◆ Texto de origen:

=-=-=-=-=

Días atrás, con el rito de la imposición de la ceniza, dábamos comienzo al tiempo santo de Cuaresma. Numerosos fieles se acercaron a sus parroquias para cumplir con este gesto penitencial, que recuerda a los hombres nuestra frágil condición corporal y la debilidad de nuestra contextura moral. En efecto, a la vez que rememorábamos que procedemos del polvo de la tierra –del barro del que fuimos formados-, y que volveremos a él, la Iglesia elevaba su voz para avivar la conciencia de nuestros pecados y para acudir con serena confianza a la misericordia de Dios. ¡Misericordia, Señor, hemos pecado!, repetimos en estos días.

Es tarea principal de la Iglesia en este tiempo hacer eco a las palabras que el profeta Isaías dirigía a Israel en nombre del Señor: “Grita a pleno pulmón, no te contengas, alza la voz como un trompeta, denuncia a mi pueblo sus delitos, a la casa de Jacob sus pecados”. Dios quiere que sus palabras lleguen a todos los israelitas; que nadie pueda excusarse de no haberlas oído; que sacudan los corazones de todos. Por eso manda proclamarlas en voz bien alta, a gritos, si es preciso.

=-=-=-=-=

◆ Información mostrada:
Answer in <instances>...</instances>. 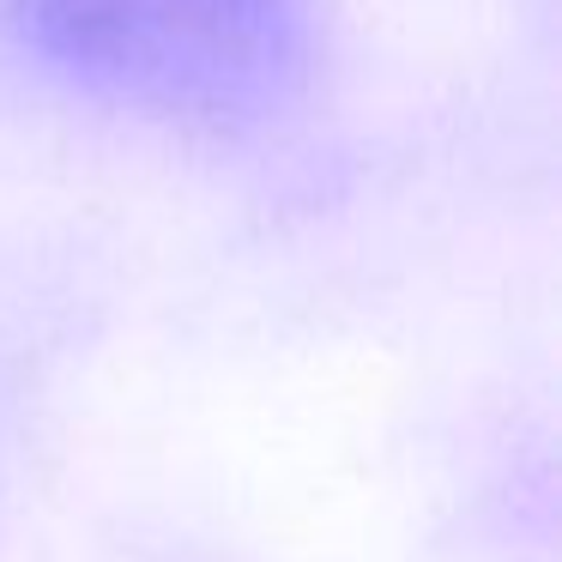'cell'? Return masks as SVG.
I'll list each match as a JSON object with an SVG mask.
<instances>
[{
	"mask_svg": "<svg viewBox=\"0 0 562 562\" xmlns=\"http://www.w3.org/2000/svg\"><path fill=\"white\" fill-rule=\"evenodd\" d=\"M0 25L49 74L170 122H260L308 74V0H0Z\"/></svg>",
	"mask_w": 562,
	"mask_h": 562,
	"instance_id": "cell-1",
	"label": "cell"
}]
</instances>
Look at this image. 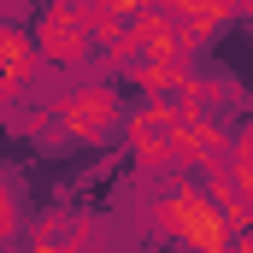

=-=-=-=-=

◆ Objetivo de la tarea: Reproduce sin ningún cambio la parte del texto sobre la Cuaresma que se abre con las palabras que contienen "Es tarea principal" y se cierra con "si es preciso.". Las filas no intervienen en nada de esto.

◆ Solución del problema:
Es tarea principal de la Iglesia en este tiempo hacer eco a las palabras que el profeta Isaías dirigía a Israel en nombre del Señor: “Grita a pleno pulmón, no te contengas, alza la voz como un trompeta, denuncia a mi pueblo sus delitos, a la casa de Jacob sus pecados”. Dios quiere que sus palabras lleguen a todos los israelitas; que nadie pueda excusarse de no haberlas oído; que sacudan los corazones de todos. Por eso manda proclamarlas en voz bien alta, a gritos, si es preciso.